Quantum computers are subject to errors. Indeed, the operations they perform are not entirely reliable. This is partly because quantum computers rely on extremely small, unstable, and sensitive physical elements—such as atoms or individual photons—which are difficult to control. On top of that, the systems we use to manipulate qubits and carry out operations are themselves imperfect. A further difficulty comes from the very nature of qubits: every quantum system is inherently probabilistic. In other words, uncertainty is part of their DNA. It’s a fundamental law of quantum mechanics.

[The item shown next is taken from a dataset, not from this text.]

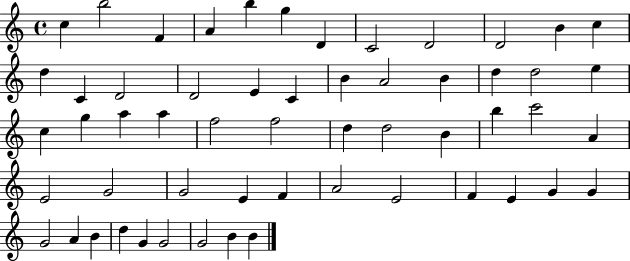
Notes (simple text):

C5/q B5/h F4/q A4/q B5/q G5/q D4/q C4/h D4/h D4/h B4/q C5/q D5/q C4/q D4/h D4/h E4/q C4/q B4/q A4/h B4/q D5/q D5/h E5/q C5/q G5/q A5/q A5/q F5/h F5/h D5/q D5/h B4/q B5/q C6/h A4/q E4/h G4/h G4/h E4/q F4/q A4/h E4/h F4/q E4/q G4/q G4/q G4/h A4/q B4/q D5/q G4/q G4/h G4/h B4/q B4/q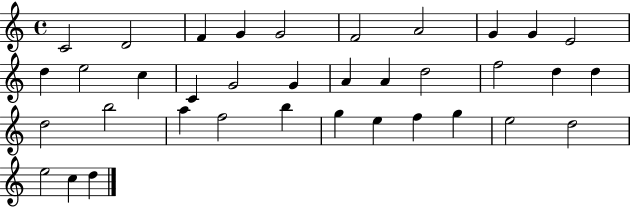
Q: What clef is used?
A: treble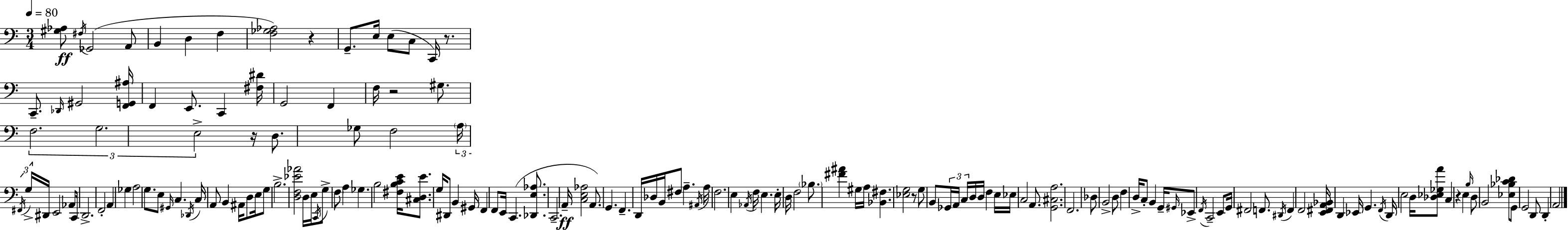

But this is not necessarily catastrophic. Classical computers also made errors in their early days—and still do, even today. Over time, however, the industry developed highly reliable protocols to detect and correct errors in real time, to the point that users today are no longer aware of them.
And that is precisely what the quantum community is working on right now. The solution exists: that is error correction codes, such as the surface code or bosonic codes. Some challenges remain, however, in putting them into practice. In particular, for these codes to be effective, qubit performance levels must still be improved beyond a minimum threshold required by each code.